While the technological particulars would differ, Aines says that also means most nations and major regions could likely become carbon neutral with the tools we have today.

The big challenge in achieving that goal is that while we more or less know how to eliminate emissions from the electricity sector, there are still big parts of the economy where we don’t have available and affordable options. That includes things like aviation, shipping, and cement production. And the world is still puzzling over what to do about all those methane-burping cattle and sheep.

So to meet the 2045 deadline, California would need to begin implementing a number of technologies that barely exist today, including machines that suck CO2 out of the sky, and methods of converting dead trees and other forms of carbon-rich waste into clean fuels likes hydrogen.

The new study estimates California will need to remove at least 125 million metric tons of carbon dioxide per year by 2045. The authors conclude this can be done for less than $10 billion a year, about 0.4% of the state’s annual GDP.

Carbon recycling

Around 25 million tons could be taken care of by restoring forests and altering soil management practices in agriculture to absorb and store more carbon. Another 16 million could be removed by direct-air capture machines and stored permanently underground in geological sites in the state’s Central Valley.

But the bulk of emissions reductions, 84 million tons a year, would come from waste biomass, including agricultural by-products, food waste, livestock manure, human sewage, sawmill residue, and trees removed from forests.

The report found the biggest opportunity would be to use this biomass to create hydrogen, a fuel that doesn’t emit any carbon dioxide when it’s used.

It could be made through a multistep procedure, known as gasification, that uses high temperatures in a low-oxygen environment to break down organic materials without full combustion. In the end, it produces carbon dioxide that can be captured and stored, as well as hydrogen that can power specialized vehicles or generate electricity directly in certain types of turbines. Hydrogen, which is typically derived from natural gas through a method that produces considerable CO2, is also used heavily in various industrial processes.

Challenges

But there’s often a big gap between what appears technically feasible and what we can pull off in the real world.

For one, Carnegie Institution researcher Danny Cullenward warns that the three major levers in the plan—land use, direct air capture, and hydrogen from biomass—are all “untested at scale.” He adds that the study may overestimate how cheap direct air capture will become and how much carbon the state’s forests and soils are likely to store. After all, in some recent years, including the major wildfire season of 2018, California’s forests have produced more carbon dioxide than they absorbed.

Cullenward also says reaching carbon neutrality presumes that California will achieve its goals in cutting emissions from electricity, transportation, and other sectors we know how to clean up. At the current rate of reductions, however, the state will miss its 2050 decarbonization target by a century.

Holly Buck, a fellow at the University of California, Los Angeles, who focuses on carbon removal issues, agrees with the broad conclusions of the report.

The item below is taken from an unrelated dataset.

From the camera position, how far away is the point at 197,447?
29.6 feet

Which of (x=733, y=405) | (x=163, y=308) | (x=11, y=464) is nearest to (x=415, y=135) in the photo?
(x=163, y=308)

But she says it will require major changes in infrastructure, processes, and behavior to collect and transport this amount of biomass waste from cities and sectors across California. And it could be very difficult to get communities on board with all the plants, pipelines, and CO2 storage envisioned, in a state where building any major projects is a struggle.

Aines agrees there are big hurdles.

“We know it will cost money,” he says. “We know it will require changes in attitude. But we can do it—and it’s time to do it.”